Sul fronte dei consumi, l’impennata ampiamente annunciata è quella che riguarda la cocaina: dei 5.331 utenti arrivati nei Serd da Nord a Sud, il 39% ha chiesto il trattamento per l’abuso primario di cocaina e cocaina fumata (crack),  il 27% di eroina, il 19% di alcol e il 9% di cannabis. Il dato della cocaina, per intendersi, per la prima volta super l’eroina e segna un + 2% rispetto al 2019, quello dell’alcol addirittura un +4%, mentre la cannabis è in leggera flessione. Sull’emergenza alcol, soprattutto tra giovani e giovanissimi, la Relazione d’altronde parla chiaro: l’82% degli studenti italiani di età compresa fra i 15 e i 19 anni ha consumato almeno una bevanda alcolica senza alcuna differenza di genere, il 76% lo ha fatto negli ultimi 12 mesi e il 43% nel corso dell’ultimo. Ubriacature per il 35%, binge drinking per il 16% (che riferisce di aver fatto 5 o più bevute di fila nel periodo di restrizioni, anche qui sostanzialmente senza distinzione rilevante di genere). Un’emergenza nell’emergenza. Non è l’unico focus della Relazione, che analizza anche gli effetti della dipendenza da Internet, visto che il 98% degli studenti di 15-19 anni possiede un dispositivo atto a navigare su Internet e il 47% rimane collegato mediamente più di 4 ore alla rete. E analizzando nello specifico i minori che hanno utilizzato almeno una sostanza illegale nell’anno (il 19%) emerge che oltre la metà degli utilizzatori di sostanze (54%) rimane collegata per oltre le 4 ore quotidiane contro il 45% osservato fra i non consumatori e il 47% tra gli studenti nel loro complesso. Nello specifico, le percentuali di studenti utilizzatori di sostanze risultano più che doppie per quanto riguarda navigare su siti per adulti e svolgere giochi di abilità come solitari e sudoku per oltre 4 ore. È l’altra faccia della medaglia: perché i giovanissimi sempre più spesso giocano anche, d’azzardo possibilmente. Fra gli studenti di 15-19 anni, la percentuale di coloro che lo hanno fatto nel corso degli ultimi 12 mesi è pari al 44% e chi ha giocato online rappresenta l’8,2%. Gli studenti giocatori con profilo “a rischio”, tanto per intendersi, sono il 9,3%.
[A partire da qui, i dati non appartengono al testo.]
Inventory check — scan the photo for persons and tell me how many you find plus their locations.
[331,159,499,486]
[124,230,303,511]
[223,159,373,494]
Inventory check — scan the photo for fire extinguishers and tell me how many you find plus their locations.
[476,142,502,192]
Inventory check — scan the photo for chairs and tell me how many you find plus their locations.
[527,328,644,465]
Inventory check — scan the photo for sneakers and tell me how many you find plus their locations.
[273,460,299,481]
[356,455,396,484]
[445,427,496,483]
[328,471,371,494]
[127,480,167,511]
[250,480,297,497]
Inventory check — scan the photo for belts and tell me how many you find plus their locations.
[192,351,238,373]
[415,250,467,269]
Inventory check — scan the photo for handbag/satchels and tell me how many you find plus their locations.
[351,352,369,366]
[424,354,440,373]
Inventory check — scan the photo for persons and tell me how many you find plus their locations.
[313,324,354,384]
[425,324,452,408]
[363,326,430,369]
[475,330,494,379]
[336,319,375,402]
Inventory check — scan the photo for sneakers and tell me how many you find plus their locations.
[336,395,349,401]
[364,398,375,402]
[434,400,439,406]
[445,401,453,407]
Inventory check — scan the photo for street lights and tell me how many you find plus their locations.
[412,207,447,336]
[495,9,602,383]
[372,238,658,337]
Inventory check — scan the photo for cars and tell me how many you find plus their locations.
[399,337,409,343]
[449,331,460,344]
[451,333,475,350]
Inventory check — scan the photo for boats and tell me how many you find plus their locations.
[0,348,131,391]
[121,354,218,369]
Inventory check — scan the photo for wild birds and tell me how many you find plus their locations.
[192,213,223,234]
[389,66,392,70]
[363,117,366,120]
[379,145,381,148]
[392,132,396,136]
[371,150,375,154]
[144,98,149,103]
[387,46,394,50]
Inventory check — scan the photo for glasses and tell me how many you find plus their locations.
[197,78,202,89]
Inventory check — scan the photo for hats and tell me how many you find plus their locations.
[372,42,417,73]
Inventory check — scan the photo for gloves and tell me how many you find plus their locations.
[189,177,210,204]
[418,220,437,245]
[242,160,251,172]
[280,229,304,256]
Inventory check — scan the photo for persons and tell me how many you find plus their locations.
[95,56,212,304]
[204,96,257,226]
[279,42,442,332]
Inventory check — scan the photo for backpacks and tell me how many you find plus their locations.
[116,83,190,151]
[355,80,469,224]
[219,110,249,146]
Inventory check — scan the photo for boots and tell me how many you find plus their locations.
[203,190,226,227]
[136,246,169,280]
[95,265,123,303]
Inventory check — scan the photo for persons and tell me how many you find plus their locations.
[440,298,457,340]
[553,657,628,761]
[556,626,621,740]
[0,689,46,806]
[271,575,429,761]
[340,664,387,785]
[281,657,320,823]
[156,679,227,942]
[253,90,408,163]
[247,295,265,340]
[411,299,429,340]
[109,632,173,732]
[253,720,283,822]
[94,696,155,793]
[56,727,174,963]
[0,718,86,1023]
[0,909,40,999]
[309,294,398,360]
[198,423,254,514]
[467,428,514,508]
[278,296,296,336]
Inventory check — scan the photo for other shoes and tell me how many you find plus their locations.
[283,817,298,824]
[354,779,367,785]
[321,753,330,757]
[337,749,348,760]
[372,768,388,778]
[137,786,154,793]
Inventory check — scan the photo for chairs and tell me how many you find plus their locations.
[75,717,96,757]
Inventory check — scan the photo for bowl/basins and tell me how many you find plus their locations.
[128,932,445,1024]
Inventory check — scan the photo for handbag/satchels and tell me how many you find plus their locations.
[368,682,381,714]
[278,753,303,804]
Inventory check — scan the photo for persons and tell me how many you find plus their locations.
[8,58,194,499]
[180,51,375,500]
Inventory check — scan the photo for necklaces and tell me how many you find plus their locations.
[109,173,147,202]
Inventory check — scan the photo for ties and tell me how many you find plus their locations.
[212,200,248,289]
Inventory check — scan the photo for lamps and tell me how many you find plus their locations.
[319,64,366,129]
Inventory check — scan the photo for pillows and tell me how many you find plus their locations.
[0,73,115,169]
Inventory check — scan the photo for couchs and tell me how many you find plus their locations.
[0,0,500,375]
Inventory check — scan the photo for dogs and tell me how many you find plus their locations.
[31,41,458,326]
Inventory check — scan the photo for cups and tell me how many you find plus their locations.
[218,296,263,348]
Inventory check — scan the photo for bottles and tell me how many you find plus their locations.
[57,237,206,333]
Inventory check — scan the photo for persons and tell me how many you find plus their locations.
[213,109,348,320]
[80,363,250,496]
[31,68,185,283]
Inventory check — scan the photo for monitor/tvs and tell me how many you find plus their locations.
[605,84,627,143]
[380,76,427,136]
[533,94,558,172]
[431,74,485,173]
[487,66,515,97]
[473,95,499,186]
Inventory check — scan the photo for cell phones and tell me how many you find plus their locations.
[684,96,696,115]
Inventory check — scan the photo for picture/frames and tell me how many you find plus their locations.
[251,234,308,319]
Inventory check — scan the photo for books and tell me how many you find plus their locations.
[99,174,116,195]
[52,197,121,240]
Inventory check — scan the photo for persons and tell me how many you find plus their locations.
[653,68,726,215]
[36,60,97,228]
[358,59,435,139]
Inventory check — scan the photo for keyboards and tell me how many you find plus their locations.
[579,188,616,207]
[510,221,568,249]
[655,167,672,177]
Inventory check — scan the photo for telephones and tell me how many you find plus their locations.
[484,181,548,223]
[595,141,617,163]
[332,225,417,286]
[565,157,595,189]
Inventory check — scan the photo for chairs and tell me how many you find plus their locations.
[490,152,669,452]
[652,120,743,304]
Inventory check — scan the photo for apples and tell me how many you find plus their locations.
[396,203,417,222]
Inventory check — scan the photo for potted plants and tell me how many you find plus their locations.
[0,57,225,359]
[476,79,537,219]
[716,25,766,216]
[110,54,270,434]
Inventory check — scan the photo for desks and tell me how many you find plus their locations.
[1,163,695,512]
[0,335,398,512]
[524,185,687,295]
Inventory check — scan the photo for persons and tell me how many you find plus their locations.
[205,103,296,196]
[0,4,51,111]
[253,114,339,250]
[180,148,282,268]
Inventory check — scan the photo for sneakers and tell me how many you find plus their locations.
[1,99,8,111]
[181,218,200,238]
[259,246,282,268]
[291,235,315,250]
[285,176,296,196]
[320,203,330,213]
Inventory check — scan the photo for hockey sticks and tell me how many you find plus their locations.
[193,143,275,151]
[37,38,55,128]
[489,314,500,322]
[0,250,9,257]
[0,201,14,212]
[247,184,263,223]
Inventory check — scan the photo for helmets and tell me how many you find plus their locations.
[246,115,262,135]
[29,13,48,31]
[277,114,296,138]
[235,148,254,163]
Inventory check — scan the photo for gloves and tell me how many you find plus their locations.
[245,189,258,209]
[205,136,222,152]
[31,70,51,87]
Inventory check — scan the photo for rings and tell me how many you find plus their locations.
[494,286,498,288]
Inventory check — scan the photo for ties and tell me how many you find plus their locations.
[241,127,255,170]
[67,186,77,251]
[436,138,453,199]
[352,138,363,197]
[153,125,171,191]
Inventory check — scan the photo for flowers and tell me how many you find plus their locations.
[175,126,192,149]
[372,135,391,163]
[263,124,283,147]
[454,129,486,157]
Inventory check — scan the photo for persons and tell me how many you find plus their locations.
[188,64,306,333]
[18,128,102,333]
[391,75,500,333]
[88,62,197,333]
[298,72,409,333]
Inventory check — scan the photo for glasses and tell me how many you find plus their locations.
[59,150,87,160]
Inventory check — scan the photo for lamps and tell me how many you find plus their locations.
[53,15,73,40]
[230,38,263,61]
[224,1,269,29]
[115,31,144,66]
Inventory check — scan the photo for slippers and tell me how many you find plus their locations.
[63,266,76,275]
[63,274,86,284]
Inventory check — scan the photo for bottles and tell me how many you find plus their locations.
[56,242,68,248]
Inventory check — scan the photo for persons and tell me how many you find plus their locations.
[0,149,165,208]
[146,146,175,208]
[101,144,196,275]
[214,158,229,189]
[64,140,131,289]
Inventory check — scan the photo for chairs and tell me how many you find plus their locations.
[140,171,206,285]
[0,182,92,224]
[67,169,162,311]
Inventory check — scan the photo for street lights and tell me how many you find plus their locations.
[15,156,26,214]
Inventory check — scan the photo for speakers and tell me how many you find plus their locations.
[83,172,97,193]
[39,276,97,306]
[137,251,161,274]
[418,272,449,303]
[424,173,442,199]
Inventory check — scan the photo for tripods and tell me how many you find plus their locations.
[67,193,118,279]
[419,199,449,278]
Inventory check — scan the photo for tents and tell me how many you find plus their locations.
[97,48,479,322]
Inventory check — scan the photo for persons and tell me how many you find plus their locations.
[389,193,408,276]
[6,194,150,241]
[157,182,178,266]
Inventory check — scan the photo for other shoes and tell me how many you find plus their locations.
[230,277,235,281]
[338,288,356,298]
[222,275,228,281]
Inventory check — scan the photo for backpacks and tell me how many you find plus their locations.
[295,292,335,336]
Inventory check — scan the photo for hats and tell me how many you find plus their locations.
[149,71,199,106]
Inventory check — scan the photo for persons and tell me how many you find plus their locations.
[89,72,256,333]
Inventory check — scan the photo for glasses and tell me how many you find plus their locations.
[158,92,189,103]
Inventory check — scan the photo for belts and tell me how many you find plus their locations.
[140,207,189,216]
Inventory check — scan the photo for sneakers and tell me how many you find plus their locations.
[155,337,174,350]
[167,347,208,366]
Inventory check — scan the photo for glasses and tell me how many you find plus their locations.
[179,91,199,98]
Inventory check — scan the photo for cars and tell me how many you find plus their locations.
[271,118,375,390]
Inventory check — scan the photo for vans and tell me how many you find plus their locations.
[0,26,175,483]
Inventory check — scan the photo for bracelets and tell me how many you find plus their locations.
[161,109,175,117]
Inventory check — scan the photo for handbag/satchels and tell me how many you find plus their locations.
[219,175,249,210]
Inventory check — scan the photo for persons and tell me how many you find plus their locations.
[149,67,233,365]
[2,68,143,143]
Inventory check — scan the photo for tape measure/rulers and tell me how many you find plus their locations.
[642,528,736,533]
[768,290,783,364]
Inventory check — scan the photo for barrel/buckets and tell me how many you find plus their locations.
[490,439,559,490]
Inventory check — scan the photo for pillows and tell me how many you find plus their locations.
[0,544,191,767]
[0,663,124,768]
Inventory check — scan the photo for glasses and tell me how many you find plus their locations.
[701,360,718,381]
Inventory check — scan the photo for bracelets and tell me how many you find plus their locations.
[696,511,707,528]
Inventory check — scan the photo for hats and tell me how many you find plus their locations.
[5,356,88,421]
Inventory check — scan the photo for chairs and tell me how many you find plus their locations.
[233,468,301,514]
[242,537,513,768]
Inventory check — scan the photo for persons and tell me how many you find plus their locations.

Tra le note positive della Relazione, la diminuzione invece delle morti per overdose nell’anno 2020: nel corso del 2020 i decessi riconducibili all’abuso di sostanze stupefacenti rilevati dalle Forze di Polizia o segnalati dalle Prefetture hanno raggiunto i 308 casi (267 gli uomini, 41 le donne), con un decremento del 18% rispetto al 2019. Stabili a oltre 7mila, invece, i ricoveri, anche questi per lo più legati al consumo di cocaina ed eroina (23% e 20%).